Career Notes 1.2.22
Ep 81 | 1.2.22

Dr. Rois Ni Thuama: Get into the game. [Cyber governance]

Transcript

Dr. Rois Ni Thuama: Hi, my name is Dr. Rois Ni Thuama and I am Head of Cyber Governance with Red Sift. 


Dr. Rois Ni Thuama: My earliest recollection of knowing what I wanted to do was wanting to be a police officer or I wanted to be a detective. Well, that's my earliest memory of a career. My other earliest memory is before I could read, I didn't understand what reading was and my mom explained to me. She said, if you write something down and then you leave a room, somebody else can come into a room and then they will know your idea. And that just blew my mind. And I thought that everybody who could read must be amazing and that once you knew how to read, you just wouldn't stop. 


Dr. Rois Ni Thuama: I was born in England and we lived there till I was about seven and then we moved to Ireland, which is where my parents are from. It was pretty typically Irish, big families, lots of parties. I remember growing up and the parties being in the house and the best bit was wanting to sneak back down and listen to the adults talking. That's something that I like about the environment that I get to work in now I get to work and listen to really interesting people talking. I don't think we change that much from when we were kids. 


Dr. Rois Ni Thuama: You know, I wanted to be a police officer. I say that when I was a kid, but I'm not sure I would have passed the fitness test. I wanted to do law, but I ended up going to Trinity College in Dublin studying philosophy for a bit. I had thought initially that I'll do philosophy and then I'll go ahead and I'll do law. But then I read a book. I actually read a couple of books. South Africa was going through this change, the Truth and Reconciliation Commission was going on in South Africa. That was unprecedented. So I took myself off to South Africa to to be part of I felt like history unfolding. Then I'm not quite sure how I ended up making music videos and wildlife documentaries, but this is relevant.  


Dr. Rois Ni Thuama: When I left South Africa and moved to London, there was a music technology startup in London and because of my experience working in the music industry, I ended up getting a job with a company called Shazam. That was my entry into technology and startups and governance and risk management. Bizarrely enough, 20 years later, some of the guys that I worked with at Shazam are there at the company that I'm in now. So my sort of my beginning of my career in technology and governance and risk management is where I am now, but it's been a circuitous route and that looks really clean, but actually it was a bit more Jeremy Bearimy. 


Dr. Rois Ni Thuama: So if I take myself back to my Shazam days, the culture in that business was very geared towards good corporate governance, but that wasn't an expression that people used in the business. So all of those principles of like accountability, responsibility, transparency, discipline, fairness, all of that was evident and observable in that business. And I didn't know what it was I was seeing. I just knew that this was the ethos of a place that I wanted to work in. They ignited my enthusiasm for startups. It's really clear to me the value that they could bring not just to the business and the stakeholders and the ambassadors, but actually to society. Moving it from that concept to reality is just very, very exciting.  
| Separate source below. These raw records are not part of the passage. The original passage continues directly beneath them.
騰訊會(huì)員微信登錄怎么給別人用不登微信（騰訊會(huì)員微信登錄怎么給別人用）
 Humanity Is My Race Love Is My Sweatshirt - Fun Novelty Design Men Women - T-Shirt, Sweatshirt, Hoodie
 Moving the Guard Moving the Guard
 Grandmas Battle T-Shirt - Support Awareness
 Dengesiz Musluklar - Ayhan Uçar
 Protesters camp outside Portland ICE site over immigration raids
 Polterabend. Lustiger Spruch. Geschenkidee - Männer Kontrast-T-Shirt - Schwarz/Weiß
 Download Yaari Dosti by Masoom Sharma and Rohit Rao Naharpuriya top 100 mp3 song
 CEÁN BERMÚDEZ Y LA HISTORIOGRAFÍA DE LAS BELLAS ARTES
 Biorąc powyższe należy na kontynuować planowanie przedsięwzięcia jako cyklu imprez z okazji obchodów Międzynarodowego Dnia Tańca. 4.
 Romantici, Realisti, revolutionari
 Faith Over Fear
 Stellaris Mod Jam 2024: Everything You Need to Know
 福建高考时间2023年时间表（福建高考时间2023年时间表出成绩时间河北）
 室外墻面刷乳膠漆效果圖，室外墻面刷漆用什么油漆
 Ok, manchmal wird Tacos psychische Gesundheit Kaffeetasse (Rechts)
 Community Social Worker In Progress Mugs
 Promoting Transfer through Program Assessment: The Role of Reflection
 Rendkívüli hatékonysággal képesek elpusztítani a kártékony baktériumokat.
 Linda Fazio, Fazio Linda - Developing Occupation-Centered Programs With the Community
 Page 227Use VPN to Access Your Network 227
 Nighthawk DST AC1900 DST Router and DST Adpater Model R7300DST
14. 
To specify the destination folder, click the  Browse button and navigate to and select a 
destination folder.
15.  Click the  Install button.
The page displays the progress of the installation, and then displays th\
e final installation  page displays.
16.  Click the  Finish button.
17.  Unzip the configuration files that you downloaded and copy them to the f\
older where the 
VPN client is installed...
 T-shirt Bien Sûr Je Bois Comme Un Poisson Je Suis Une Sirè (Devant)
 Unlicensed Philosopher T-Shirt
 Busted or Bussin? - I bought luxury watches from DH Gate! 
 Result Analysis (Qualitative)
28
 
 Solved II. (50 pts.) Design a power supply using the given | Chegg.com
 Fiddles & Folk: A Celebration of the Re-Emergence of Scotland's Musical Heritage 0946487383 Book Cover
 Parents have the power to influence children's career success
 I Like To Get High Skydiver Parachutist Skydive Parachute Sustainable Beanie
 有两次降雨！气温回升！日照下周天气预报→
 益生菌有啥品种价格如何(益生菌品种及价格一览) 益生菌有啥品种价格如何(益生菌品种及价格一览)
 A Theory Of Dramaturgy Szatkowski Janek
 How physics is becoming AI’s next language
Dr. Rois Ni Thuama: I went back and did my masters and my PhD, and then I did it in governance and we had the financial crisis. From there I moved into cyber governance because I could see that cyber was becoming more and more a significant corporate risk and it was being dealt with at a technical level. I think those guys did a really phenomenal job, but, you know, we keep hearing that businesses need to have a holistic approach and that means that you need all hands to the pump so there are times when lawyers need to lead conversations. There are times when technical people need to lead conversations and there are times when HR people, the operations need to lead those conversations, but, people need to, um, be well versed and they need to have a really good, deep foundational understanding of what it is they're going to talk about before they take the floor, if you like. 


Dr. Rois Ni Thuama: At the moment what I'm doing is I am doing an awful lot of research, so there's been this paradigmatic shift in my view, in how cybersecurity has been perceived. There's a couple of bits of legislation that are going to drive a different way of thinking about it. This is a novel approach in that what they've done in this piece of legislation is that they're requiring the board to train themselves up and to become part of a deeper conversation with respect to the business's operational resilience. We've already learned that this could have a ripple effect and so that's what I'm spending my time doing.  


Dr. Rois Ni Thuama: In 2022, they reckon we will have a deficit of 3.5 million personnel across the cybersecurity sector. There will be a lot of vacancies, and for anybody who's looking to get into it. So you apply the same rules and that's a really good foundation for anybody wanting to get into cyber governance.  


Dr. Rois Ni Thuama: If you have a law degree, then my recommendation would be you can go any one of many routes. You could do a bit of coding. Very few lawyers that do coding. Go and learn risk management. Really understand the privacy legislation, and then just get into the game.